■ EXERCISE DATA ■
* * * *

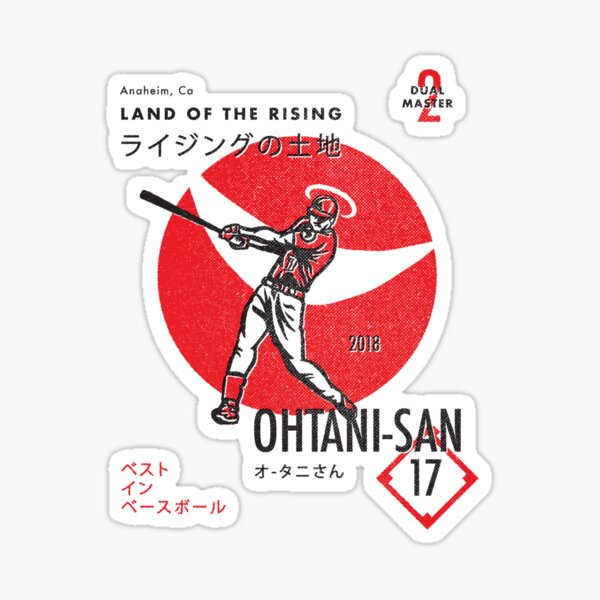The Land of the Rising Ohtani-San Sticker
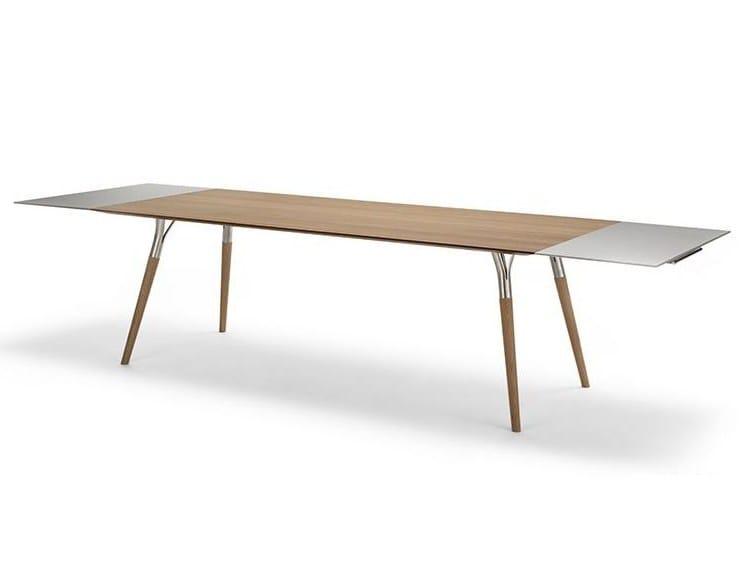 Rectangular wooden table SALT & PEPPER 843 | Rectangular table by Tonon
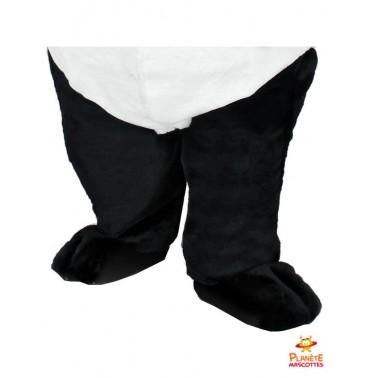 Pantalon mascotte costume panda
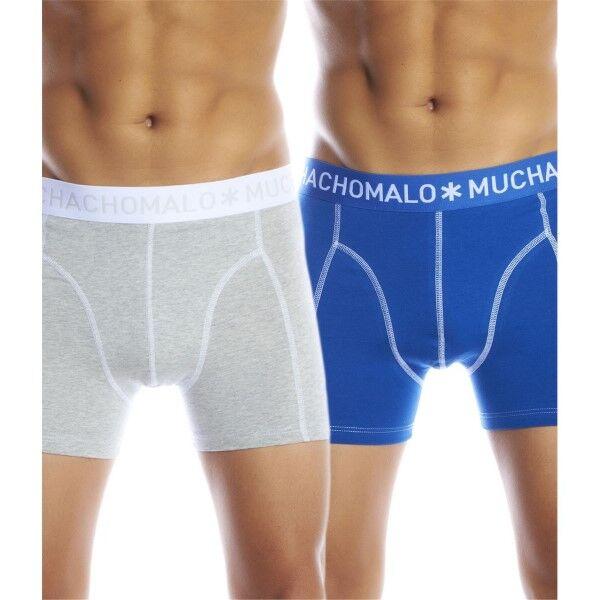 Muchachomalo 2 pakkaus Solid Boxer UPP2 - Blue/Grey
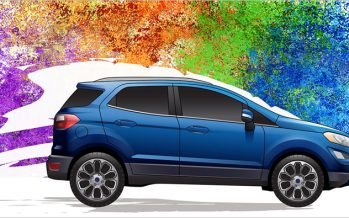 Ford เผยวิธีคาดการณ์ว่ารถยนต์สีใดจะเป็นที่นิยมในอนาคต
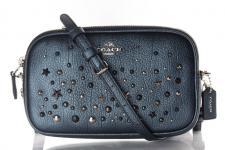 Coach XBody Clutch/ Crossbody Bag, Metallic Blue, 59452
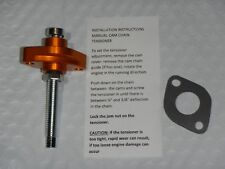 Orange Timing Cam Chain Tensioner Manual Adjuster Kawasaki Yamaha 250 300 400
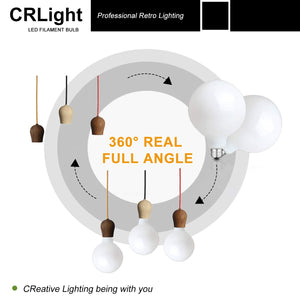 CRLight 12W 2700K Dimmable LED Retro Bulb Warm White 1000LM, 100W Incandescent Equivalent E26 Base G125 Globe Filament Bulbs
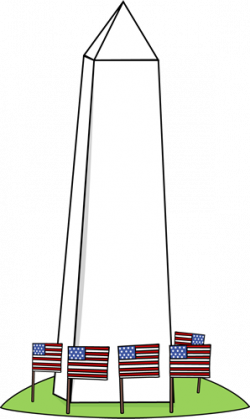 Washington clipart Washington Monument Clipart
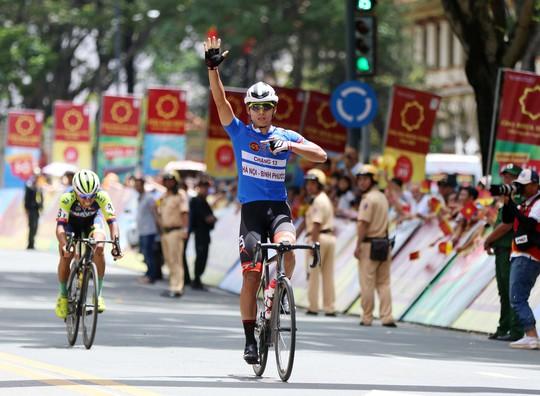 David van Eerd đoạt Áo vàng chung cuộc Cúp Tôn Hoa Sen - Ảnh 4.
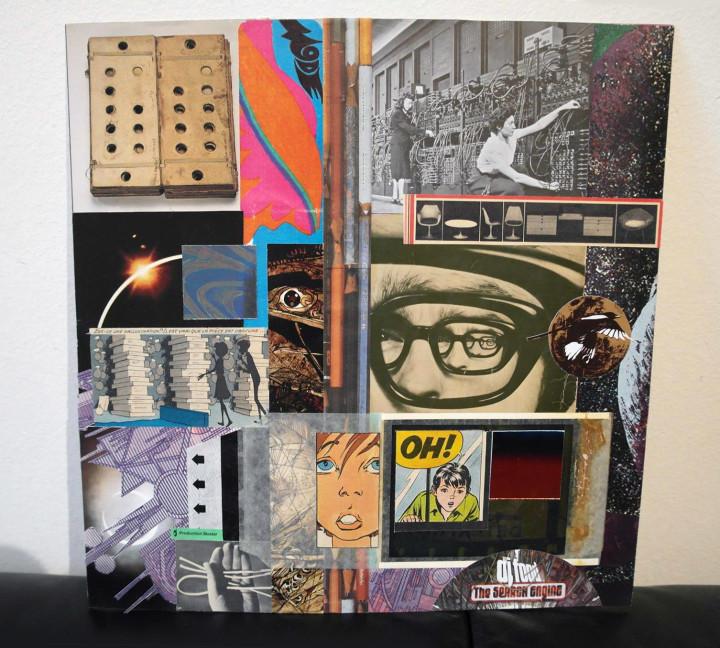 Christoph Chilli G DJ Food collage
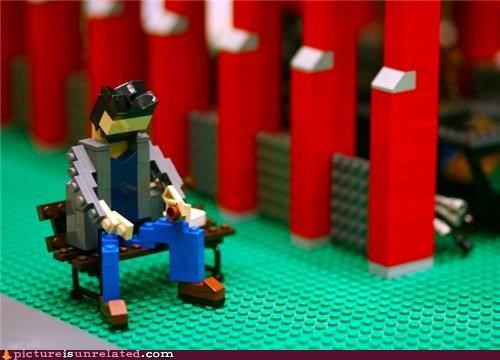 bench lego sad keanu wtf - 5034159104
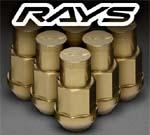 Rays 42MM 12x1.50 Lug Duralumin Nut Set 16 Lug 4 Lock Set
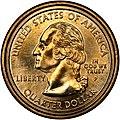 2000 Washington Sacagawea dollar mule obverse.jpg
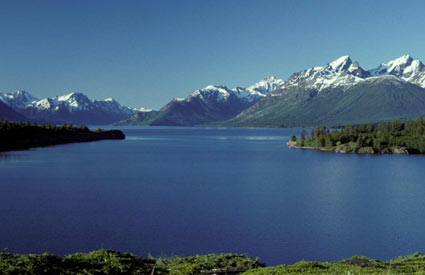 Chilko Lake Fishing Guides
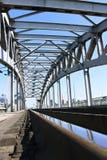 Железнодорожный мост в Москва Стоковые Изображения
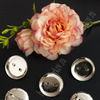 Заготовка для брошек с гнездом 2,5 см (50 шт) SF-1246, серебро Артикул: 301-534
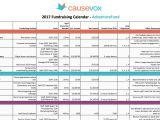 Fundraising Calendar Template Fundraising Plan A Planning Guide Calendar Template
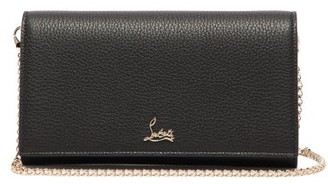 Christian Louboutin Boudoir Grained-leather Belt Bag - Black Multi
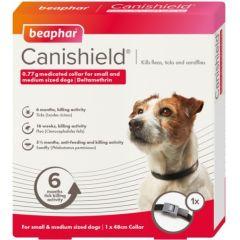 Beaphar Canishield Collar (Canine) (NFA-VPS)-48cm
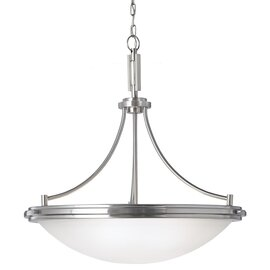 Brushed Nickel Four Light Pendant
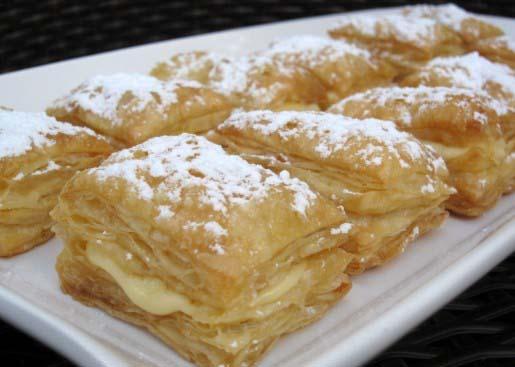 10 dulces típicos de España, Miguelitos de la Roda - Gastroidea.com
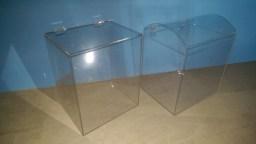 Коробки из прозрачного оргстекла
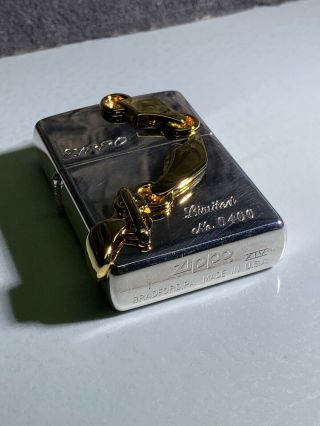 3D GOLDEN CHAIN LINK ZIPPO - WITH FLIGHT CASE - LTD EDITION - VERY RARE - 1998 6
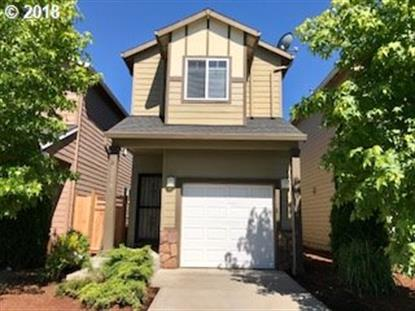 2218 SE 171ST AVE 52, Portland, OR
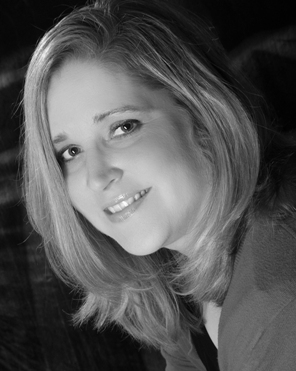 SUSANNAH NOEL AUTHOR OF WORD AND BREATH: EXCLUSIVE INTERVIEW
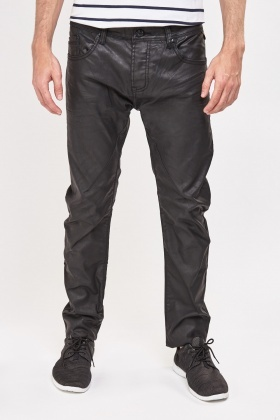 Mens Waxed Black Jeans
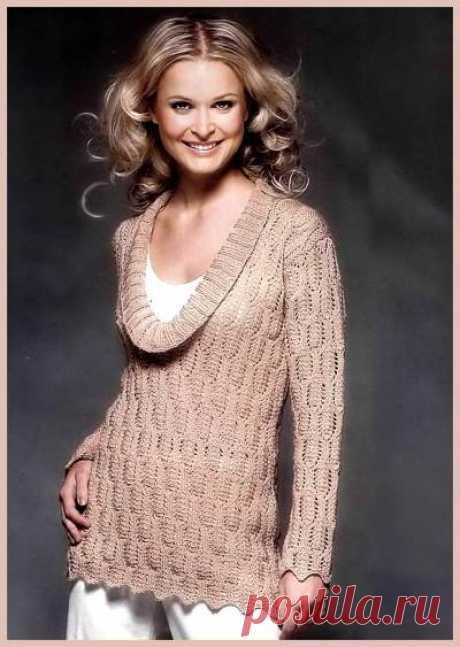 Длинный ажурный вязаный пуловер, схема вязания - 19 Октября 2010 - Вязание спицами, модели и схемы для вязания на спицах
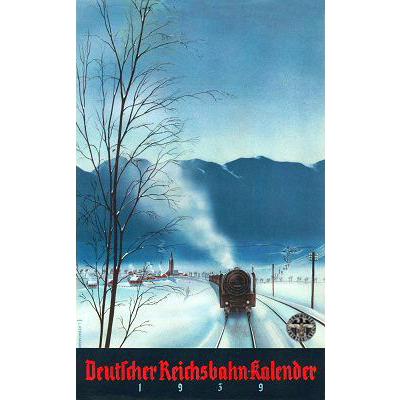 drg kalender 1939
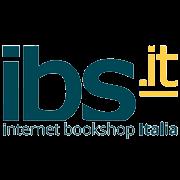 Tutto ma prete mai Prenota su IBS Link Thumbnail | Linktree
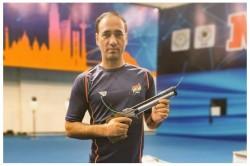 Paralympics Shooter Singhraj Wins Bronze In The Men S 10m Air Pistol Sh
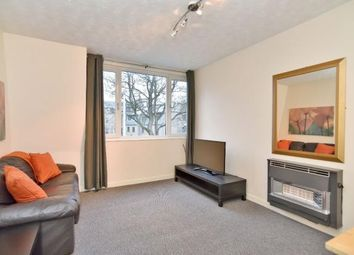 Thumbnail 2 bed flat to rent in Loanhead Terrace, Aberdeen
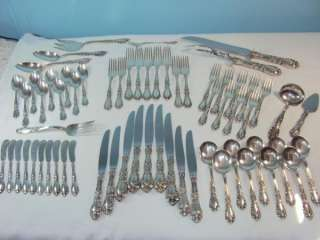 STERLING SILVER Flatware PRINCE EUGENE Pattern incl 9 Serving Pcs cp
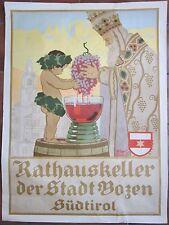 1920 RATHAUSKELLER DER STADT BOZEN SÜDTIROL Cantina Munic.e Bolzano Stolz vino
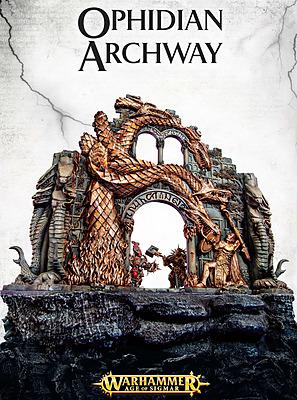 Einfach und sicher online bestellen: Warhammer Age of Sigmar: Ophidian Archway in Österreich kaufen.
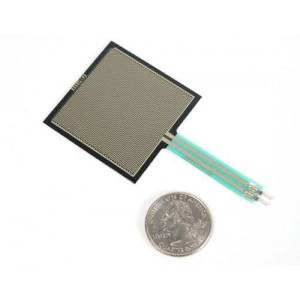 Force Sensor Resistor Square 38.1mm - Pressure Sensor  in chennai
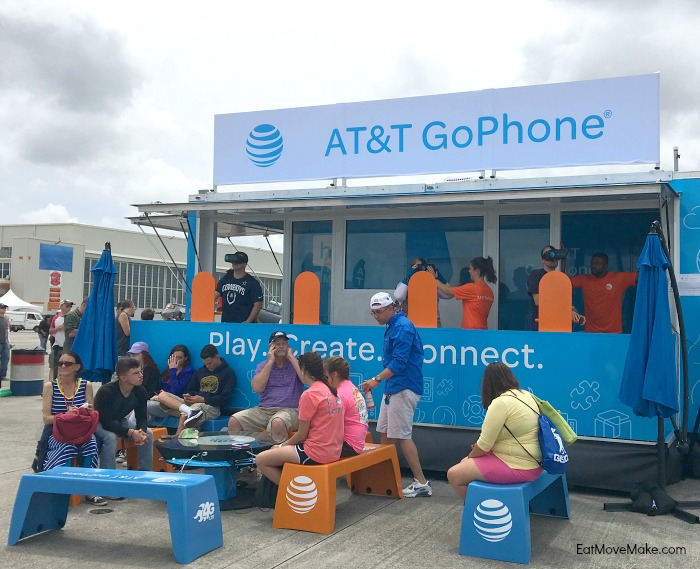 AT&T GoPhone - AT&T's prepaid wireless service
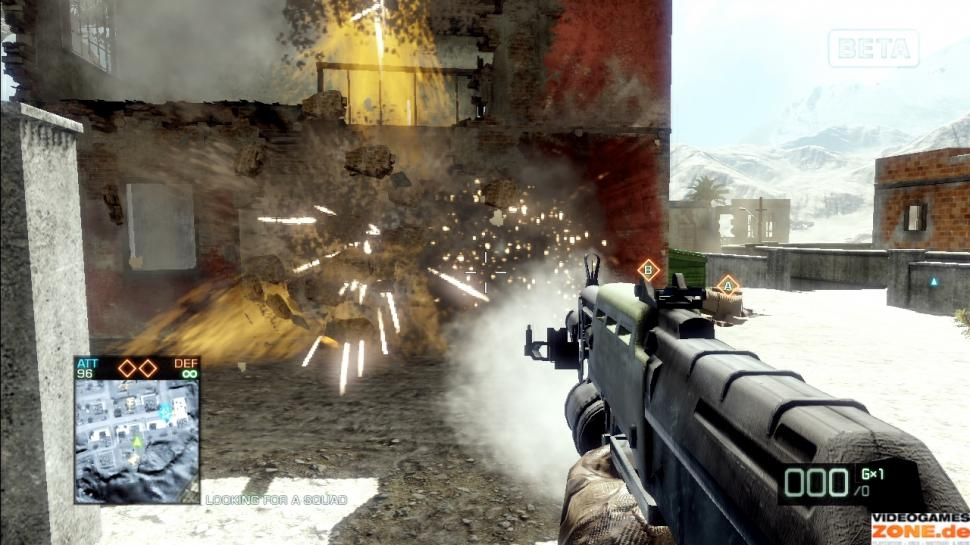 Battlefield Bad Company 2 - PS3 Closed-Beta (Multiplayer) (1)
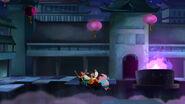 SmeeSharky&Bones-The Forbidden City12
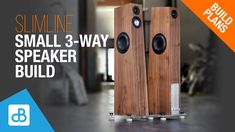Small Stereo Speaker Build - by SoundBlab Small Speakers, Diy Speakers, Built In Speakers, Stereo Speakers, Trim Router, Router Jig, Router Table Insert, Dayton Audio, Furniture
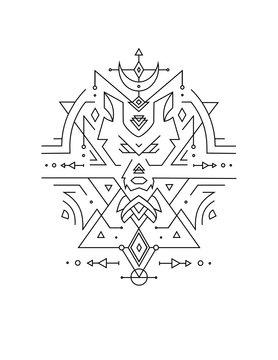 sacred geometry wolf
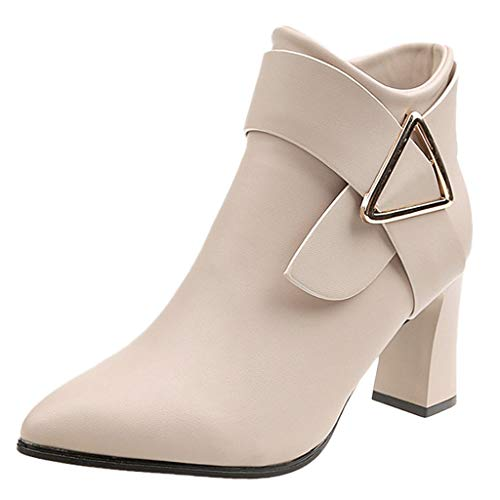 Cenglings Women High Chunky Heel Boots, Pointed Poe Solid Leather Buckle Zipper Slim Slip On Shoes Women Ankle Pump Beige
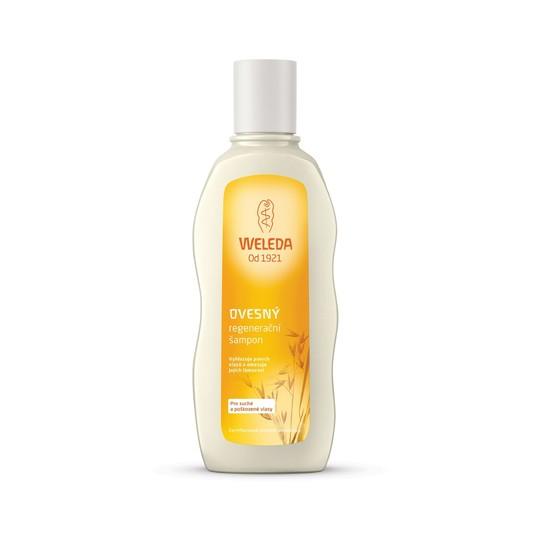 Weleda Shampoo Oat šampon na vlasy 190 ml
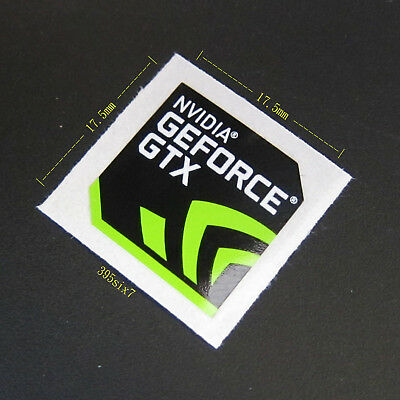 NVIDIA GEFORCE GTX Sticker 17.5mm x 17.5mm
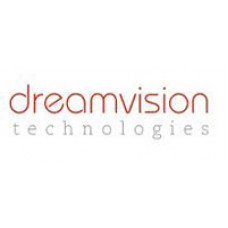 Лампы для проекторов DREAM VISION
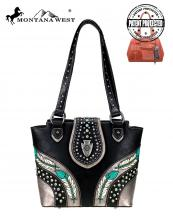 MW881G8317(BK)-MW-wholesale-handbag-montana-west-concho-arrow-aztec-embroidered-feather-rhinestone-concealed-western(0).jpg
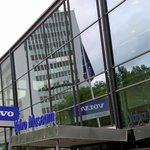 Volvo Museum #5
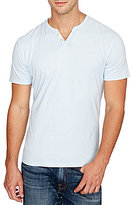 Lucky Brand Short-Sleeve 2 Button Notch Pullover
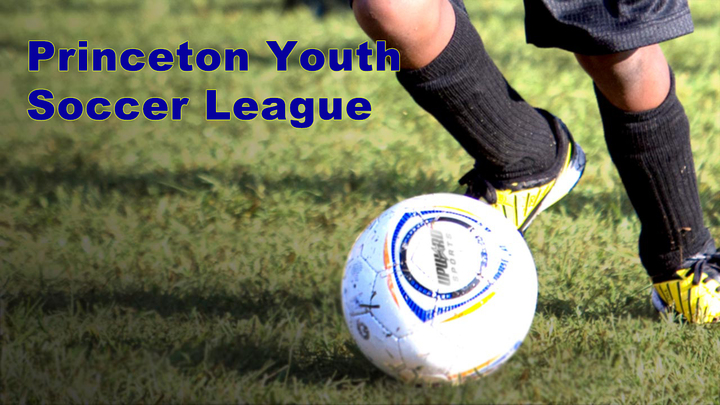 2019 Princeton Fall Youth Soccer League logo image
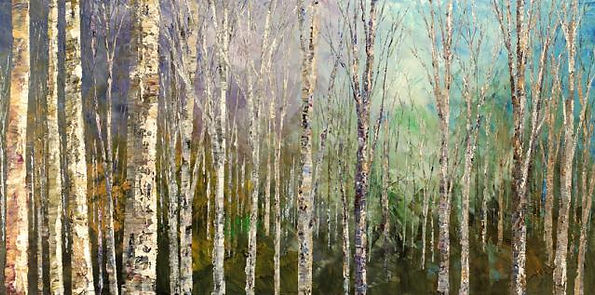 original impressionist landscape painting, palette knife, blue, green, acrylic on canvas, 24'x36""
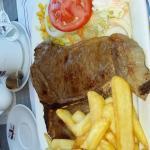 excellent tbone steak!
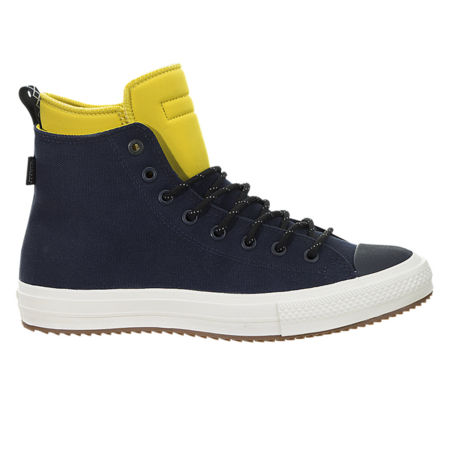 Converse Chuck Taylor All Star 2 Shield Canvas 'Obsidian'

* * * *

Could the stretch from the line with "Fundraising Calendar Template" through the line with "Коробки из прозрачного оргстекла" in the listing above be restated word for word, minus the pictures?

■ EXPECTED OUTPUT ■
 Fundraising Calendar Template Fundraising Plan A Planning Guide Calendar Template
 Christian Louboutin Boudoir Grained-leather Belt Bag - Black Multi
 Beaphar Canishield Collar (Canine) (NFA-VPS)-48cm
 Brushed Nickel Four Light Pendant
 10 dulces típicos de España, Miguelitos de la Roda - Gastroidea.com
 Коробки из прозрачного оргстекла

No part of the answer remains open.